Jumping the croc.
After cringing through every minute of CROCODILE DUNDEE IN LOS ANGELES, I’d like to, uh, not be Australian any more, please.
After Steve Irwin redefined the term Crocodile Hunter to mean conservationist and all-round noyce goy, Paul Hogan’s seedy crocodile poacher character became irrelevant. Yet CROCODILE DUNDEE IN LOS ANGELES drags its feet to the billabong once more – and finds it dry as the Australian Outback.
The novelty is long lost – of the Australian bushman, Mick “Crocodile” Dundee (Paul Hogan) causing cutesy havoc with his wild ways in the big city.

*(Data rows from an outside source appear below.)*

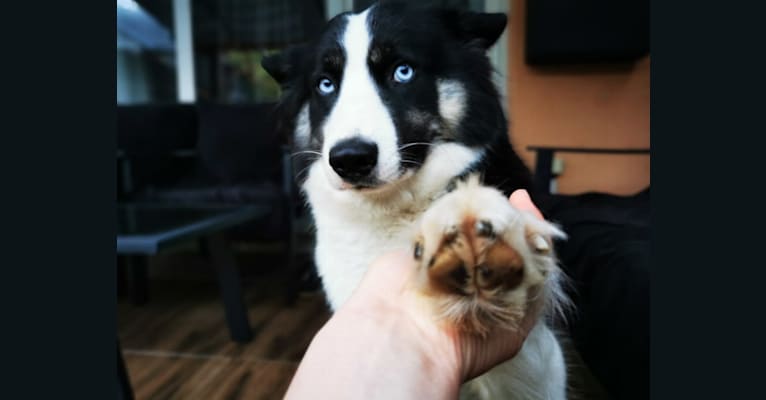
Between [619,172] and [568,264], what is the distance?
73.9 inches

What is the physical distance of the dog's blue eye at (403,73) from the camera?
3.82 ft

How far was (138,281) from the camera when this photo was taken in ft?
8.55

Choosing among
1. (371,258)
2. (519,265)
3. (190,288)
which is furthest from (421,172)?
(190,288)

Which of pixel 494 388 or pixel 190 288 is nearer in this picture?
pixel 494 388

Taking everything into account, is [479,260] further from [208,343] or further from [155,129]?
[155,129]

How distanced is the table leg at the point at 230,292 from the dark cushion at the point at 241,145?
0.96m

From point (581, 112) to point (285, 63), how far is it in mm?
2192

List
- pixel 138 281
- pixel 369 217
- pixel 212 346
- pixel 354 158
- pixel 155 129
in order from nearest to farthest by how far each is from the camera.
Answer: pixel 354 158, pixel 369 217, pixel 212 346, pixel 138 281, pixel 155 129

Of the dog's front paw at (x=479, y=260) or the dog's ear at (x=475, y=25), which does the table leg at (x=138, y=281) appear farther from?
the dog's front paw at (x=479, y=260)

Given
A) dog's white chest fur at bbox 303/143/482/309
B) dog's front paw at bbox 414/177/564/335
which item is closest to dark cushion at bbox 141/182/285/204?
dog's white chest fur at bbox 303/143/482/309

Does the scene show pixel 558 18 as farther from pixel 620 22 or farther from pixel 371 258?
pixel 371 258

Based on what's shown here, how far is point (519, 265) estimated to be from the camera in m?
0.54

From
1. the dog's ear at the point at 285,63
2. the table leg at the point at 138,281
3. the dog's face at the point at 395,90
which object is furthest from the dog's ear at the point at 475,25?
the table leg at the point at 138,281

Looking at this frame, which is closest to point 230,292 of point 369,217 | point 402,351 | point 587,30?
point 369,217
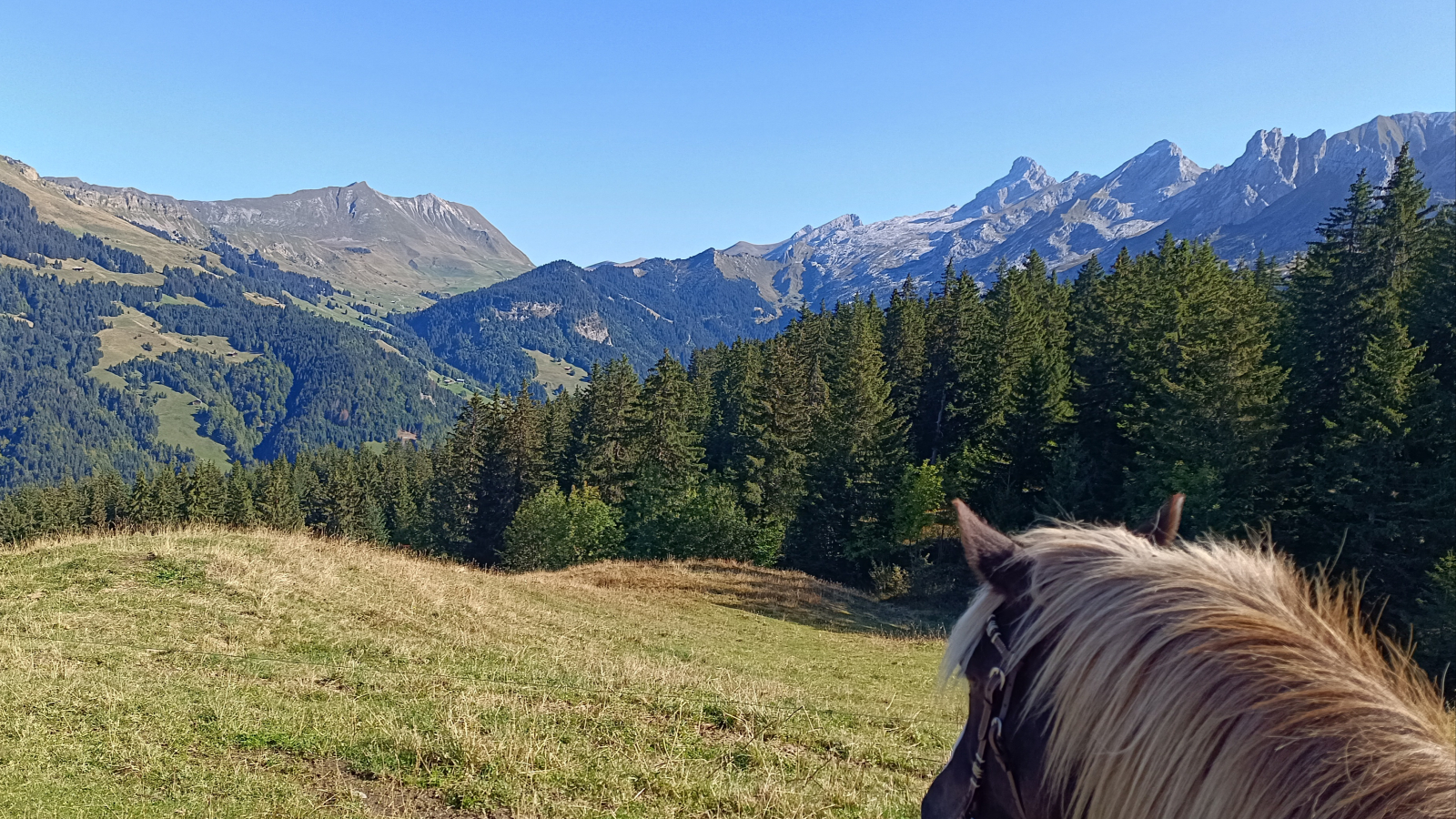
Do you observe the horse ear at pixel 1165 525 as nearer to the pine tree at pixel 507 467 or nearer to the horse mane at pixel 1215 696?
the horse mane at pixel 1215 696

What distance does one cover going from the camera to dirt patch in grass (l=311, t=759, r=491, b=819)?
5.82 m

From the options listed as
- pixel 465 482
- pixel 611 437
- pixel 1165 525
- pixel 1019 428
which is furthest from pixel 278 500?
pixel 1165 525

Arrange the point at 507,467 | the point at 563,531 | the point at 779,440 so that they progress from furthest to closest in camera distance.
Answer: the point at 507,467
the point at 779,440
the point at 563,531

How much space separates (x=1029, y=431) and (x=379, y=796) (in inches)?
1613

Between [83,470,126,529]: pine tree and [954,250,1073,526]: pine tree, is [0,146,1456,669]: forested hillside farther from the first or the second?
[83,470,126,529]: pine tree

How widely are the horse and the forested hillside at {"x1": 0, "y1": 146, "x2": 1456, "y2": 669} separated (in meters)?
14.6

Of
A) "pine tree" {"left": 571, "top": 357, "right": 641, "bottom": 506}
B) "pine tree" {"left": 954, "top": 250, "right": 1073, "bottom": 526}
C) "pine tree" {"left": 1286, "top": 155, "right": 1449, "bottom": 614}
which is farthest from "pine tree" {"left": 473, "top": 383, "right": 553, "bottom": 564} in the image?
"pine tree" {"left": 1286, "top": 155, "right": 1449, "bottom": 614}

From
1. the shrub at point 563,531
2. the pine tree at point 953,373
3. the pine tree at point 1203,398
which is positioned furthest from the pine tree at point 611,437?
the pine tree at point 1203,398

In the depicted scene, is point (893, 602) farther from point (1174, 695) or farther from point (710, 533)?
point (1174, 695)

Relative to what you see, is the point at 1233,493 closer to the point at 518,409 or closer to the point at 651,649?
the point at 651,649

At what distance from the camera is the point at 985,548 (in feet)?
7.31

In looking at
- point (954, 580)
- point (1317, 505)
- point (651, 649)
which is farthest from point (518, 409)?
point (1317, 505)

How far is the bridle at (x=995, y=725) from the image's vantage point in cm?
204

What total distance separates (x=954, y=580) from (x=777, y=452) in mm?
16842
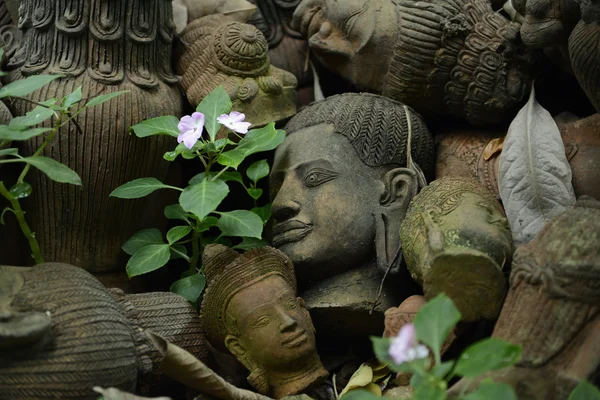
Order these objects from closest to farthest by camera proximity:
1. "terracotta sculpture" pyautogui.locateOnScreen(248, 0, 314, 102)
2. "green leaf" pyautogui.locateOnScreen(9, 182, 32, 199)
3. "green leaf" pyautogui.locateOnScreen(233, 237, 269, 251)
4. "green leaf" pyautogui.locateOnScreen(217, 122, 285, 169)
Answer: "green leaf" pyautogui.locateOnScreen(9, 182, 32, 199) → "green leaf" pyautogui.locateOnScreen(217, 122, 285, 169) → "green leaf" pyautogui.locateOnScreen(233, 237, 269, 251) → "terracotta sculpture" pyautogui.locateOnScreen(248, 0, 314, 102)

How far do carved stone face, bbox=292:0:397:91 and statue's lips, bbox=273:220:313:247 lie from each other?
1.42ft

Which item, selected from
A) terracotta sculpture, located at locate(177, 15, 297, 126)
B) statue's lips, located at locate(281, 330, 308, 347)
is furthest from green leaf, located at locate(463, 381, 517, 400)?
terracotta sculpture, located at locate(177, 15, 297, 126)

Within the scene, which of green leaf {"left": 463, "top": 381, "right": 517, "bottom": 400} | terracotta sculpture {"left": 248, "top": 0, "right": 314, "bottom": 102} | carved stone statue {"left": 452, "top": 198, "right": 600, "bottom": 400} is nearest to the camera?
green leaf {"left": 463, "top": 381, "right": 517, "bottom": 400}

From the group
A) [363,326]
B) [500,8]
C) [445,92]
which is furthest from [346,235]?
[500,8]

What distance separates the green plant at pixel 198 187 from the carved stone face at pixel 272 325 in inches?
4.5

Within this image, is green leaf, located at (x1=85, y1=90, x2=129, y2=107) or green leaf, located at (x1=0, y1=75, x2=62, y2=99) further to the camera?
green leaf, located at (x1=85, y1=90, x2=129, y2=107)

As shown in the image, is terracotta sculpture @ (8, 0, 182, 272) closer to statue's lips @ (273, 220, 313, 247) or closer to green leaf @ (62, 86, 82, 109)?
green leaf @ (62, 86, 82, 109)

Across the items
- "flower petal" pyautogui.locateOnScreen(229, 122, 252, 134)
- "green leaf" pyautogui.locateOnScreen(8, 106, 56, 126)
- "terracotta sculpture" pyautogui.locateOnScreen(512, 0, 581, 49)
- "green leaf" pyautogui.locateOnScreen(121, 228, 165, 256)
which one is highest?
"terracotta sculpture" pyautogui.locateOnScreen(512, 0, 581, 49)

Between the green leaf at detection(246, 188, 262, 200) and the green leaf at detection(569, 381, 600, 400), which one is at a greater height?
the green leaf at detection(569, 381, 600, 400)

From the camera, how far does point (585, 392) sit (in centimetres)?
125

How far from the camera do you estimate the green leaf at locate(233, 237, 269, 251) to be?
6.28 feet

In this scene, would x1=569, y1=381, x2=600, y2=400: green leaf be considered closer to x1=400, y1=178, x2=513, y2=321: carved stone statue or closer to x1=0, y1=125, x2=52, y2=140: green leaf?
x1=400, y1=178, x2=513, y2=321: carved stone statue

Mick is now living in the Australian outback with his wife, reporter Sue Charlton (boring Linda Kozlowski) and young son Mikey (Serge Cockburn).
When Mick’s tribal Aboriginal friend (half-naked, face-painted and carrying a spear) pulls out a cell phone, we realize technology has infiltrated even the far reaches of Mick’s stomping grounds, Walkabout Creek, yet Mick is still untouched by civilization’s forward momentum.
So when Sue has to move to Los Angeles to uncover a smuggling ring, the filmmakers (writers Matthew Berry and Eric Abrams and director Simon Wincer) see their chance to throw another ocker shrimp on the lowbrow barbie.
The first CROCODILE DUNDEE was a classic reworking of the fish-out-of-water tale; a blend of action, romance, pathos, humor and Aussie masculinity. DUNDEE IN LOS ANGELES serves one purpose only – to make Aussies look like a right pack of galahs.
Aussie Alec Wilson (who played an enemy of Dundee’s in CROCODILE DUNDEE II) now plays Jacko, a mate of Dundee’s from Oz, who is the Cousin Oliver of this movie – brought in to be even more provincial than Dundee because, we presume, Dundee is apparently looking as bloated as Cindy Brady.
Paul Rodriguez cameos and tries to act funny. Someone forgot to tell him he’s not.
Plot tries desperately to be interesting but only succeeds in jumping the shark time and again as Dundee goes undercover as a movie extra, uncovers a smuggling ring and tames lions.
Not so much a fish-out-of-water tale as a crocodile out of water, out of steam, out of touch and out of ideas.